**Text provided:**
-=-=-
Strasbourg court reviews Soner Onder's case

Compass--The European Court of Human Rights (ECHR) in Strasbourg, France, has given the Turkish government until October 11 to submit written comments on its judicial review of the criminal conviction of Syrian Catholic Christian Soner Onder.

The third section of the Council of Europe's court informed the Republic of Turkey in a July 18 memorandum of the results of its initial deliberation on Onder's case, examined by ECHR justices on July 10.

In the seven-page memorandum, the Turkish government was requested to present its comments in writing to the ECHR tribunal on the "admissibility and merits" of three complaints filed by Onder's lawyer regarding the handling of his case.

The three claims found admissible by the court regarded "alleged ill treatment inflicted on [Onder] during his detention," the lack of "independence and impartiality of the National Security Court of Istanbul," and the length and fairness of his trial before this court.
-=-=-
[Records of spatial reasoning questions]

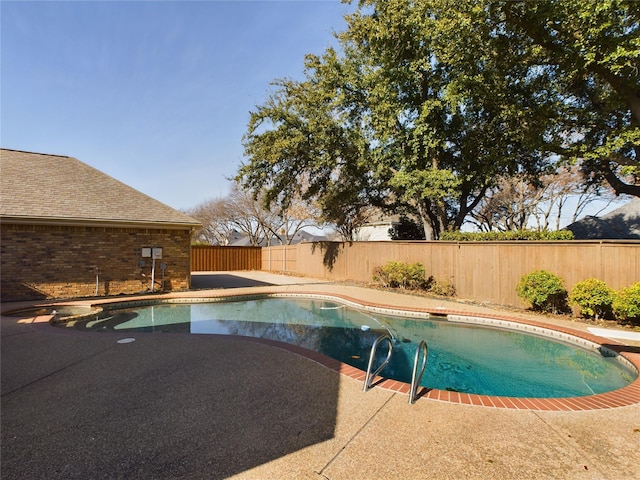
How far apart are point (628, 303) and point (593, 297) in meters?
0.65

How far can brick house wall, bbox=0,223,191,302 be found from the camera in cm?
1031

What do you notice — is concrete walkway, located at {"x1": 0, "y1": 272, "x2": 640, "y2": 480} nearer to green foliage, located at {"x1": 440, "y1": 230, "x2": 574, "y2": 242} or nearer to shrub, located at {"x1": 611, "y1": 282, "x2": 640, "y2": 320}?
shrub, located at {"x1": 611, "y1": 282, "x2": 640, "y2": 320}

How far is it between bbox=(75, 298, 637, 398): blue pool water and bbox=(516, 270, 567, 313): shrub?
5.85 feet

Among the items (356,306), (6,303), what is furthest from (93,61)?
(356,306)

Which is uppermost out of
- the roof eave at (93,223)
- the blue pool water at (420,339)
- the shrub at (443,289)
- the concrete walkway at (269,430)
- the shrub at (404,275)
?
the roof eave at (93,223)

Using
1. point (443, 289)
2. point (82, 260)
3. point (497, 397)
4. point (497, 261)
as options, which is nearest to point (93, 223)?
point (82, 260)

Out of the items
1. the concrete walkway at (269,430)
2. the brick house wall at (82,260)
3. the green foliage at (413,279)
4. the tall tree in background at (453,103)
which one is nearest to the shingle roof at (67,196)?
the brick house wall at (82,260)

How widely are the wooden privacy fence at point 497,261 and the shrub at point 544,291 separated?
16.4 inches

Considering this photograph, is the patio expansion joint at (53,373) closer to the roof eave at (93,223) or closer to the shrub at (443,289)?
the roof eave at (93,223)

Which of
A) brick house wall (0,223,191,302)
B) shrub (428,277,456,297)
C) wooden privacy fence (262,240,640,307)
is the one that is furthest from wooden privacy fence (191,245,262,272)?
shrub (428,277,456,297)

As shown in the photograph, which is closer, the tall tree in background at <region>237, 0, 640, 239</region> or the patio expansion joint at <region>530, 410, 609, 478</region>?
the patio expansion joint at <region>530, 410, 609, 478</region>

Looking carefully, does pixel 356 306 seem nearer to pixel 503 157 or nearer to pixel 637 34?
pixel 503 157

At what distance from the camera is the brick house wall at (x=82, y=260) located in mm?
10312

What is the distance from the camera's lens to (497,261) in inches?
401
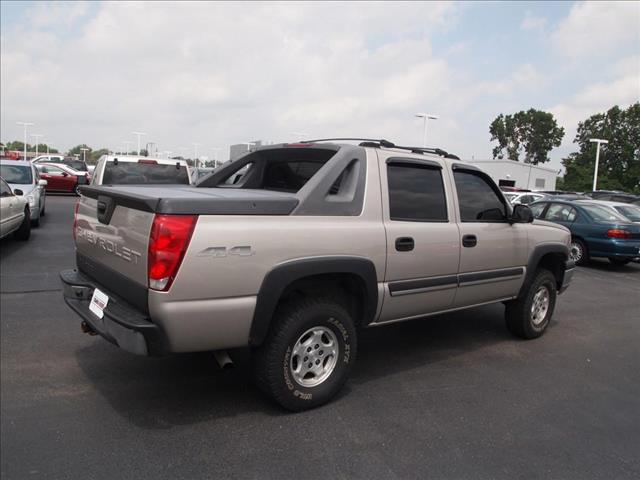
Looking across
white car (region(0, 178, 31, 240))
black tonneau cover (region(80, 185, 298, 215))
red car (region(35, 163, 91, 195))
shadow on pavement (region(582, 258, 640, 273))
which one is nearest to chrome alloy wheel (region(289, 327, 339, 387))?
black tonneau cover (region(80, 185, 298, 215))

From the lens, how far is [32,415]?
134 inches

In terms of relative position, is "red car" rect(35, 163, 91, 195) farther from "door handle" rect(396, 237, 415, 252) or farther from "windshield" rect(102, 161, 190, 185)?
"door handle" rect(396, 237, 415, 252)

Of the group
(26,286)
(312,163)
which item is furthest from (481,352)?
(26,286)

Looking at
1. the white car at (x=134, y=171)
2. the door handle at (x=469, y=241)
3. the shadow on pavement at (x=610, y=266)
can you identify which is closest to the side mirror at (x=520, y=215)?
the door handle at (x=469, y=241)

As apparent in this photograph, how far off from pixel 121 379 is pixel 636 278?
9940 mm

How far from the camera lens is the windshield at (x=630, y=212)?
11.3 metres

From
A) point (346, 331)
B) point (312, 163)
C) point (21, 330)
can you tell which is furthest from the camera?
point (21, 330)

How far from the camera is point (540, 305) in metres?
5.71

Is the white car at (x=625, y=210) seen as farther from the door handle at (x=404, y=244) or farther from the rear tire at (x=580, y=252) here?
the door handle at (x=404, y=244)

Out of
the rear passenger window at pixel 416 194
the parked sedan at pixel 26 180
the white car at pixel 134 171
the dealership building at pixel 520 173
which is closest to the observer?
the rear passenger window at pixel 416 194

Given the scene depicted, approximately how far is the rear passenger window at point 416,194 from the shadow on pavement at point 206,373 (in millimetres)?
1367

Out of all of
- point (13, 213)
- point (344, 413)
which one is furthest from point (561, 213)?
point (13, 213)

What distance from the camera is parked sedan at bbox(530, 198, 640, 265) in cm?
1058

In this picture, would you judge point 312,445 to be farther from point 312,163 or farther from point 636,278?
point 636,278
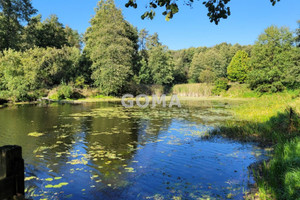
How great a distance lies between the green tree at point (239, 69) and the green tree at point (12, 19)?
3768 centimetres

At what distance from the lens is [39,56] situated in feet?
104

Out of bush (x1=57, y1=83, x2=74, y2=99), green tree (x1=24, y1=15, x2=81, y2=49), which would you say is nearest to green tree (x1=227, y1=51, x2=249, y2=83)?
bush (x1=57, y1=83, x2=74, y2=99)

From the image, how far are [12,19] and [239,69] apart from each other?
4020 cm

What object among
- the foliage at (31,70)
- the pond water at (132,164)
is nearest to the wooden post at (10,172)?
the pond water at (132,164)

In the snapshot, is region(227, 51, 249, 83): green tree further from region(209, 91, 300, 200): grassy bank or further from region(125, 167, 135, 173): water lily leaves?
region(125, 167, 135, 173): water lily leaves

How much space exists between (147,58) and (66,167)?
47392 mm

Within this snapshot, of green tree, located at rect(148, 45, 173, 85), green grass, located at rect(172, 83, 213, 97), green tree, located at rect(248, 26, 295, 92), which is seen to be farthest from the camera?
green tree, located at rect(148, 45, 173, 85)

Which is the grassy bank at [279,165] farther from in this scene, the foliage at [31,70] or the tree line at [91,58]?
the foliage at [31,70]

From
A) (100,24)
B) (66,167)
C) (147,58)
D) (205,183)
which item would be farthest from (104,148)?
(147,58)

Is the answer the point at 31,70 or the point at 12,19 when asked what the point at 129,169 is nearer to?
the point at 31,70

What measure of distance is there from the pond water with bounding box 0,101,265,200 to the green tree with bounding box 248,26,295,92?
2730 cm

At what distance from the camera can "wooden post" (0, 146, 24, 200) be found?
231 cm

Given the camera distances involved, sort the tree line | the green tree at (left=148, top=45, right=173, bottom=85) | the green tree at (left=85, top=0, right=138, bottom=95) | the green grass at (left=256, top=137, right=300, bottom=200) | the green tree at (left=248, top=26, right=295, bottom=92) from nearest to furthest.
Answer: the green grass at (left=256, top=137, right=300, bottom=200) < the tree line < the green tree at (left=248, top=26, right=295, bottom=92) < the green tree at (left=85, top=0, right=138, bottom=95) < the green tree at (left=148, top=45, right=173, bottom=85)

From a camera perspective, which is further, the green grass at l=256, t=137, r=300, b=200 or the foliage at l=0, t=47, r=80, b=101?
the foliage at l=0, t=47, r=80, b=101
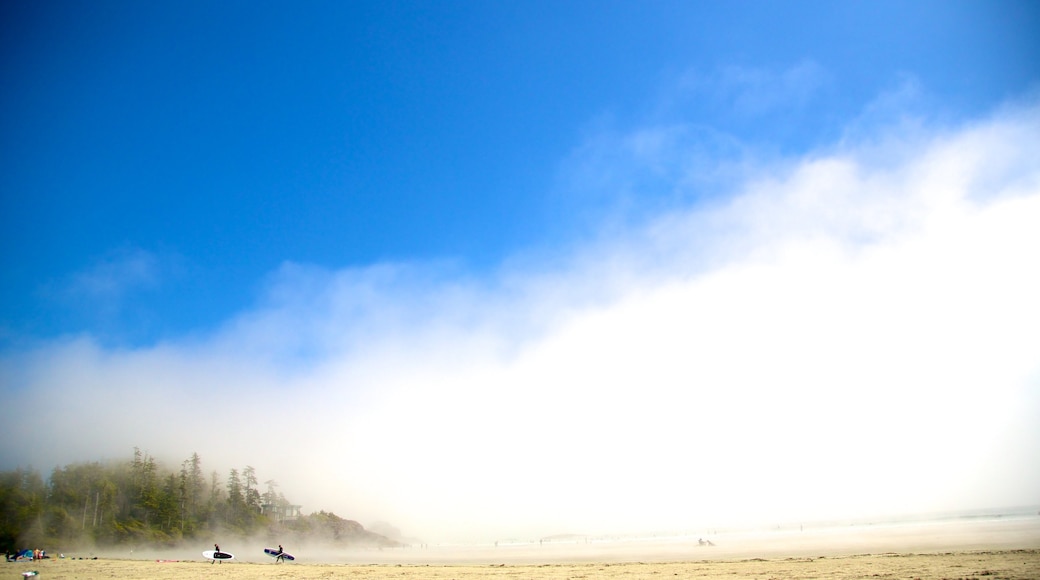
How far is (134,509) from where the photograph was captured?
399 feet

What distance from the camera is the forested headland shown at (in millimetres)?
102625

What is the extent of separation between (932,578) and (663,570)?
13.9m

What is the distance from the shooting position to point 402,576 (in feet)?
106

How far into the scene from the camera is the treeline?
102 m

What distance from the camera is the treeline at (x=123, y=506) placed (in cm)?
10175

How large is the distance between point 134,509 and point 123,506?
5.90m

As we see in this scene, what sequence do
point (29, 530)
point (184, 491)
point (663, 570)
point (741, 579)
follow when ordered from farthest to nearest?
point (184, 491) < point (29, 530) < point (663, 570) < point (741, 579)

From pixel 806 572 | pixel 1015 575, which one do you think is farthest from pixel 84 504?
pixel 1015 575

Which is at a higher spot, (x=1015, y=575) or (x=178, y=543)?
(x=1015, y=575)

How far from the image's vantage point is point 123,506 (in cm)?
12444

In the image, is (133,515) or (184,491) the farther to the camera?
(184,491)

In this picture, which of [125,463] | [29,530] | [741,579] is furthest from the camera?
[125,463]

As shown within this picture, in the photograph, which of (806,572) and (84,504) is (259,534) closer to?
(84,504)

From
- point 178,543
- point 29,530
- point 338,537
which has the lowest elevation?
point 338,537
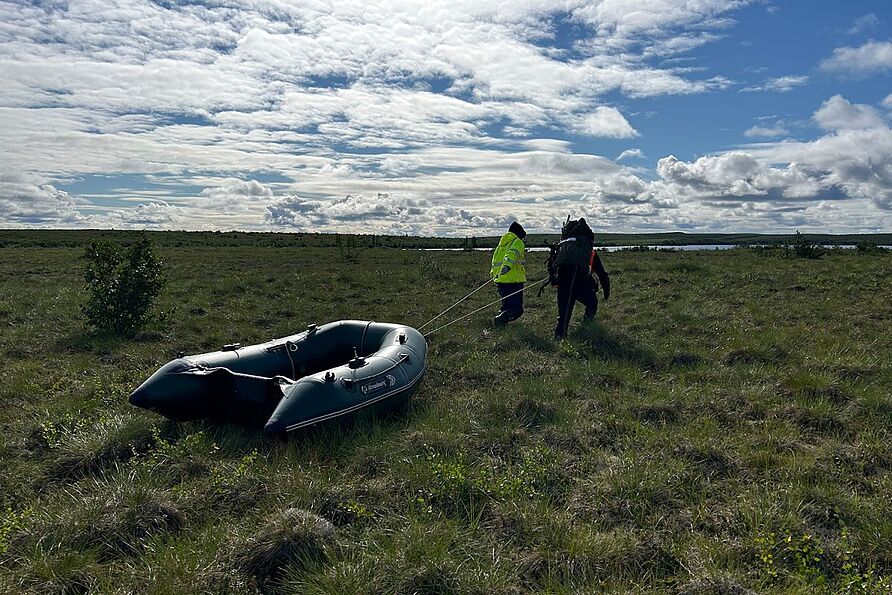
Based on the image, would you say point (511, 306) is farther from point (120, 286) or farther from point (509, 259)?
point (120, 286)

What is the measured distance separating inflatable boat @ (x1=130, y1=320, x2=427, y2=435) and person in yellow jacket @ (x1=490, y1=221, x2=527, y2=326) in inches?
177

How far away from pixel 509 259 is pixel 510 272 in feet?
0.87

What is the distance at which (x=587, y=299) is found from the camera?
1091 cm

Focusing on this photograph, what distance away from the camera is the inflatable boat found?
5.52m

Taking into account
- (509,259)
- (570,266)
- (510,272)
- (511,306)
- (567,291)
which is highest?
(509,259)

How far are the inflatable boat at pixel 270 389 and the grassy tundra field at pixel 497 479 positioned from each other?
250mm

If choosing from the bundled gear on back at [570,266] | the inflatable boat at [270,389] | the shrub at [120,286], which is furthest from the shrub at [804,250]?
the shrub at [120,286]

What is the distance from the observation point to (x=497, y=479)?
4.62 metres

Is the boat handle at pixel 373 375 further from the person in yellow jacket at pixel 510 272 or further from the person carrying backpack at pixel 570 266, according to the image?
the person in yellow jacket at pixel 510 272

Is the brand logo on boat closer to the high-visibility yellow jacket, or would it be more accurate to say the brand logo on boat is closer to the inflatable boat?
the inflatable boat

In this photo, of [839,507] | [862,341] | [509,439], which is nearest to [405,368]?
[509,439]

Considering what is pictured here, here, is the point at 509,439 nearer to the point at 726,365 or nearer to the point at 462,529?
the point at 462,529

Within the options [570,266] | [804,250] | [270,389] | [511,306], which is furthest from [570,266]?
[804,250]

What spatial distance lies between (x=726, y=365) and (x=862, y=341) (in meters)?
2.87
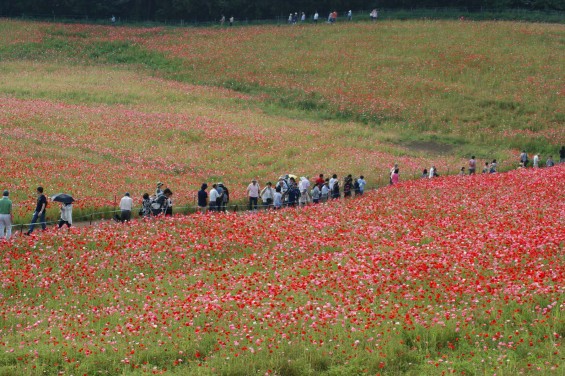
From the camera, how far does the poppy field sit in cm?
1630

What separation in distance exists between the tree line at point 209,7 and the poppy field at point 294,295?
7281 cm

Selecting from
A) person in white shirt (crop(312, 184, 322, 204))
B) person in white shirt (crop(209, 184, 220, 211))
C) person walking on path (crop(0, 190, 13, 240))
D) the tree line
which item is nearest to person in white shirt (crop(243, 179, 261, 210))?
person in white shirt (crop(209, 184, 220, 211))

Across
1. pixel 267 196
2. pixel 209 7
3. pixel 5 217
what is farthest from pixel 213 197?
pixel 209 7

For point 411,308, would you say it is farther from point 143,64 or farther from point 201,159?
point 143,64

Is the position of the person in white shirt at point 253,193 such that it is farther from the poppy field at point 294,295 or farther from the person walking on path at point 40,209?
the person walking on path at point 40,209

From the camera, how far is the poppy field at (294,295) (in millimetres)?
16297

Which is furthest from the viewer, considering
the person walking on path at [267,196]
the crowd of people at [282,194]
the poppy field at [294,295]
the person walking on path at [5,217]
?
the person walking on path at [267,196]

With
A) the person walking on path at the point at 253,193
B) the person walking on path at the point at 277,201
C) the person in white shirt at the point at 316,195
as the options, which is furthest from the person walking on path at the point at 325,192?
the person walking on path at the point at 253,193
-=-=-
**Exercise set:**
1/ In the article on Soner Onder's case, what deadline was the Turkish government given to submit written comments?
2/ Return the portion of the article on Soner Onder's case between "In the seven-page" and "before this court.", inclusive.

**Task-by-task outputs:**
1/ October 11

2/
In the seven-page memorandum, the Turkish government was requested to present its comments in writing to the ECHR tribunal on the "admissibility and merits" of three complaints filed by Onder's lawyer regarding the handling of his case.

The three claims found admissible by the court regarded "alleged ill treatment inflicted on [Onder] during his detention," the lack of "independence and impartiality of the National Security Court of Istanbul," and the length and fairness of his trial before this court.